『スパイダー GT MAX トラス パター』なら前方重心でも、後方重心でも自由自在だ!

テーラーメイドは、『スパイダー GT MAX トラス パター』を2023年4月14日に発売する。SELECTFIT STORE 限定発売のパターである。

“カチャカチャ系スパイダー現る。”というコピーは、角型ヘッドのスパイダーが2023年春だから、進化したパターだと主張しているようだ。パターのトレンドは、たった2年で前重心のものに完全に移行したが、スパイダーは周辺分散重心が特徴なのである。

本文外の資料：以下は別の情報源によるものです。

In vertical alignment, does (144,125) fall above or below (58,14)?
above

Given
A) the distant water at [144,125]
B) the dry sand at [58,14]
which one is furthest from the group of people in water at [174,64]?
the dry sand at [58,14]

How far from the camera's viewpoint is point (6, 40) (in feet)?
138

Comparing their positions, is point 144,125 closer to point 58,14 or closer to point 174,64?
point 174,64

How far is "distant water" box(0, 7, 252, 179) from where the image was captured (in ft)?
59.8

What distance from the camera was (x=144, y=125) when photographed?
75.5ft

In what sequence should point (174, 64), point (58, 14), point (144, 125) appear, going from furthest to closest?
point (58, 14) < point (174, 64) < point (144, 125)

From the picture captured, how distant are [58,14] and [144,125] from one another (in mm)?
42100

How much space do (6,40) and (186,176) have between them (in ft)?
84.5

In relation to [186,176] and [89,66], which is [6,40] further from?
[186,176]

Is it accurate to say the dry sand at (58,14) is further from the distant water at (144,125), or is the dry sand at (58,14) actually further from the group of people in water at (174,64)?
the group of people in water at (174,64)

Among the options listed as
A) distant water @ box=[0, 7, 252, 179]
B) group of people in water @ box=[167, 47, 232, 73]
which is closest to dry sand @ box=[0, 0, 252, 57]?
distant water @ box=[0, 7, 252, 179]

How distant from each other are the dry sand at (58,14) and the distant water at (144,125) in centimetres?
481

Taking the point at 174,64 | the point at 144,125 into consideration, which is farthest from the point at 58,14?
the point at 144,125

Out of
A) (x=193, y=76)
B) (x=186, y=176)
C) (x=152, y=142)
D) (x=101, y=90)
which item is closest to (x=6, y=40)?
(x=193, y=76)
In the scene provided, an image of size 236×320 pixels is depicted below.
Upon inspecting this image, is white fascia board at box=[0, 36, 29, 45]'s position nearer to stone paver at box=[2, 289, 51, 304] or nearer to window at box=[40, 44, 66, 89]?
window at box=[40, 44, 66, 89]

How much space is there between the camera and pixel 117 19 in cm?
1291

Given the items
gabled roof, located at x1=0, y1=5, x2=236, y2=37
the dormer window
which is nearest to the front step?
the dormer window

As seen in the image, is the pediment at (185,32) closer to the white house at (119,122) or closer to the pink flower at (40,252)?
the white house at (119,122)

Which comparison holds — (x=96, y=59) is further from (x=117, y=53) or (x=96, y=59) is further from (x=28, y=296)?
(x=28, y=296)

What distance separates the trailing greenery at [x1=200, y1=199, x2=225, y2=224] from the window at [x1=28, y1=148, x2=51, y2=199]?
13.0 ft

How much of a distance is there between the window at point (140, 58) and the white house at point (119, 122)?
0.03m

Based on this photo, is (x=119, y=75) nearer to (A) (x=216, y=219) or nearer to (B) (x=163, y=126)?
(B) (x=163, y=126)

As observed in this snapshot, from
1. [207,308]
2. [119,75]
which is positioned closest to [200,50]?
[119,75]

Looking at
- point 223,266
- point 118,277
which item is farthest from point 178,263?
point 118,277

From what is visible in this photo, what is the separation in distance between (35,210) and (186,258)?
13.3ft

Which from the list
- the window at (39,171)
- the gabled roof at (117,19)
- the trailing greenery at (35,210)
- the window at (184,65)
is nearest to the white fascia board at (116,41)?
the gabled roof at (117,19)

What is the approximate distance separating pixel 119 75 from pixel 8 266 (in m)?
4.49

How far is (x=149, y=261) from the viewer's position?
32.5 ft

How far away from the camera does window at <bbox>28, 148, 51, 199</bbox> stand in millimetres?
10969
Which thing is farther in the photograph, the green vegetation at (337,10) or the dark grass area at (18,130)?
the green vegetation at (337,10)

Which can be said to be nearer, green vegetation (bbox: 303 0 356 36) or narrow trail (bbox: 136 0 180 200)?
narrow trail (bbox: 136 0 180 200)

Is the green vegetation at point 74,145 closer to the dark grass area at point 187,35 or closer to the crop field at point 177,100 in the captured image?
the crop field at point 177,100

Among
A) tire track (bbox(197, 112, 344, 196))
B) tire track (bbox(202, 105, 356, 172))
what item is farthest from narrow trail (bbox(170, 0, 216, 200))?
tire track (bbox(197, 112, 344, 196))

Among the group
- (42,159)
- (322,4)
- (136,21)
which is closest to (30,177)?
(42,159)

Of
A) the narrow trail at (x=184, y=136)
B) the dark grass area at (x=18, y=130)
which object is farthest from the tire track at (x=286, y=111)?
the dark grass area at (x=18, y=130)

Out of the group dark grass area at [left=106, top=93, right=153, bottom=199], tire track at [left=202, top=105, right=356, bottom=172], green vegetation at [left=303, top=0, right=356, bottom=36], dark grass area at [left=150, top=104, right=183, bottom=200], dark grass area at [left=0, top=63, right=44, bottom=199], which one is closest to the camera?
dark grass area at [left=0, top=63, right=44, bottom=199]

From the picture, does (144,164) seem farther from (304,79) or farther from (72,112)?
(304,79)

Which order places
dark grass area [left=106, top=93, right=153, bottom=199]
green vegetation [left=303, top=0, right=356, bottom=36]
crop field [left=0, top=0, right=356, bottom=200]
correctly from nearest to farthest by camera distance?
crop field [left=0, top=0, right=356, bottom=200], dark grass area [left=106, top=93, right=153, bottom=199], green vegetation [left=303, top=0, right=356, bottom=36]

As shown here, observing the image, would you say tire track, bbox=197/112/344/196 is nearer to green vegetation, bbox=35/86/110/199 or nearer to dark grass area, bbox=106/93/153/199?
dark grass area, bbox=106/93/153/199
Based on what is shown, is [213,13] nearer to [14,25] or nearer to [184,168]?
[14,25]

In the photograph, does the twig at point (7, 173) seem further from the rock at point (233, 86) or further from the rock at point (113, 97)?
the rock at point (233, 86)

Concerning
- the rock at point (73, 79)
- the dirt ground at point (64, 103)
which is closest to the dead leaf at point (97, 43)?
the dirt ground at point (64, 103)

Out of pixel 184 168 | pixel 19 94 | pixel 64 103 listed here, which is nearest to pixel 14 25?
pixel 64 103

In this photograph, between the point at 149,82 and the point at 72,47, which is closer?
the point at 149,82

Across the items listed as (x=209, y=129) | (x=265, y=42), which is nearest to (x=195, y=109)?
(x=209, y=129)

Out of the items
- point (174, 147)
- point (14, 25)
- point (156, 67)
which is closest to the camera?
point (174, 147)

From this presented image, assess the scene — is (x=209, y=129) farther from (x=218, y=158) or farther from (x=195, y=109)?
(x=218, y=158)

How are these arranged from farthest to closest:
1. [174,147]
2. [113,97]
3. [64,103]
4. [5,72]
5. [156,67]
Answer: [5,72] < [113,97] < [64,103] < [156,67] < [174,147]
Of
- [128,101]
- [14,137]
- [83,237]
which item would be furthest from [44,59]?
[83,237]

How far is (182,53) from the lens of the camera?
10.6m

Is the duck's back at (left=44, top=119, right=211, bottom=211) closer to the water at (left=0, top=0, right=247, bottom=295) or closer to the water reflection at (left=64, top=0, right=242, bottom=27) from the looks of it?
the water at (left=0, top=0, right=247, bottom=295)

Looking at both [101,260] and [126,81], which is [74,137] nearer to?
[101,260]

しかし、やるときはやる、できるからやる。。まさかの調整可能なスライディングウェイトを、トゥとヒールそれぞれに搭載したのだ。40グラムが2本。フェースに寄せれば前方重心になるし、後方に寄せれば後方重心になる。

そして『スパイダー GT MAX トラス パター』は、大評判で話題独占の「TRUSS ホーゼル」も採用している。ミスヒット時にヘッドがブレにくいだけでなく、ヘッドコントロールもしやすいことは書くまでもない。

テクノロジーがてんこ盛りで、ギミック好きなゴルファーにはたまらない1本である。1年もしないうちに「TRUSS ホーゼル」のスパイダー パターは、次々と市場投入されている。興味がない人にとっては、その差がわからないかもしれない。

さて、ではいよいよコースで打っていこう

先月も新しいスパイダーを試打した。面白いのはどれもかなりの高機能で、設計意図通りに使えることだ。

『スパイダー GT MAX トラス パター』は、角型のスパイダーの可能性をスライドウェイトと「TRUSS ホーゼル」で最大限引き出そうというパターだと思わせる。打ちたくてうずうずするのである。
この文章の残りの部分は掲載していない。